*ASSIGNMENT*:
With every picture left out, give the data below back exactly.

*MATERIAL PROVIDED*:
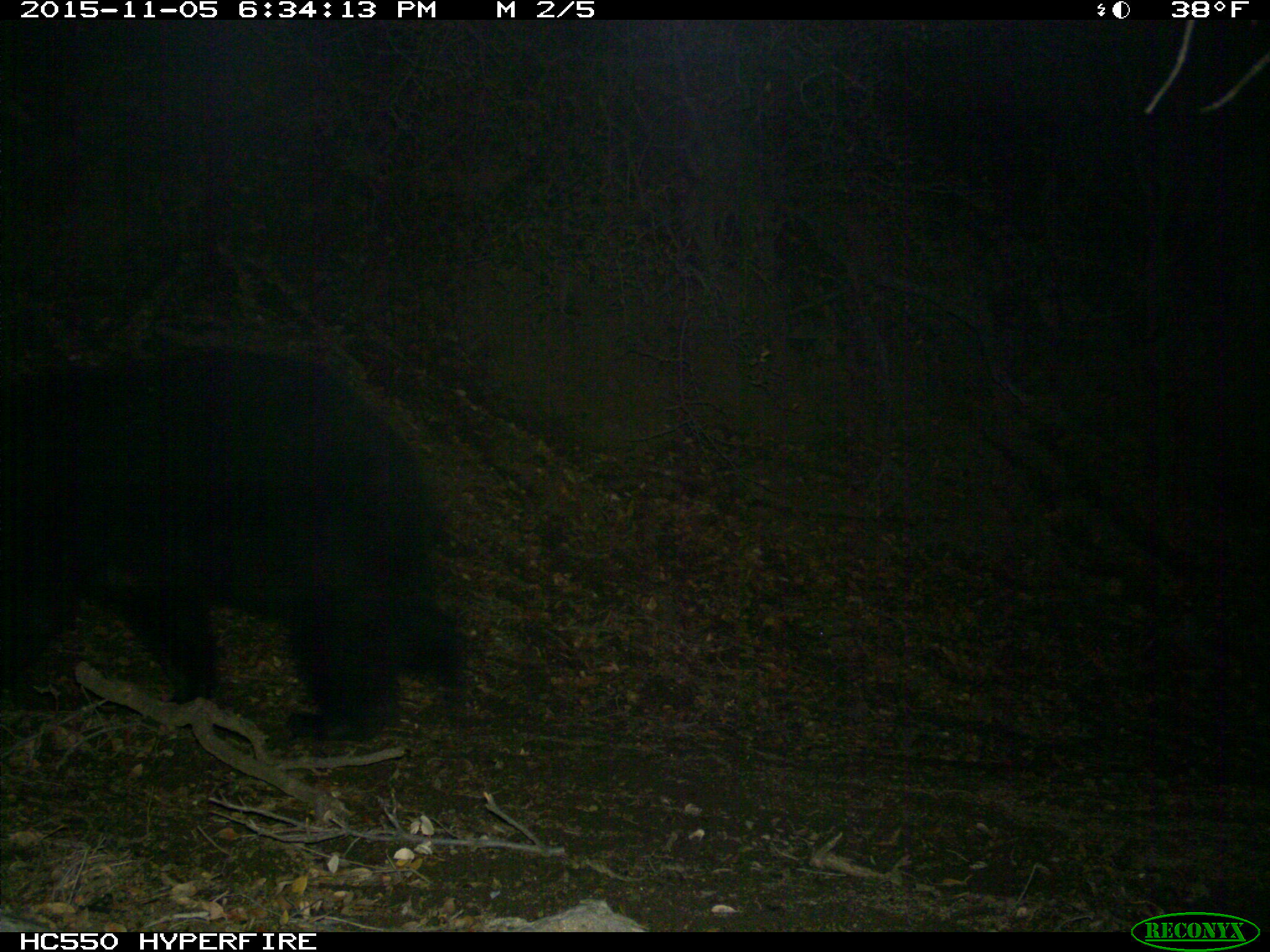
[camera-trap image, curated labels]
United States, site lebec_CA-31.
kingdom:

*RESULT OF THE EXERCISE*:
[camera-trap image, curated labels]
United States, site lebec_CA-31.
kingdom:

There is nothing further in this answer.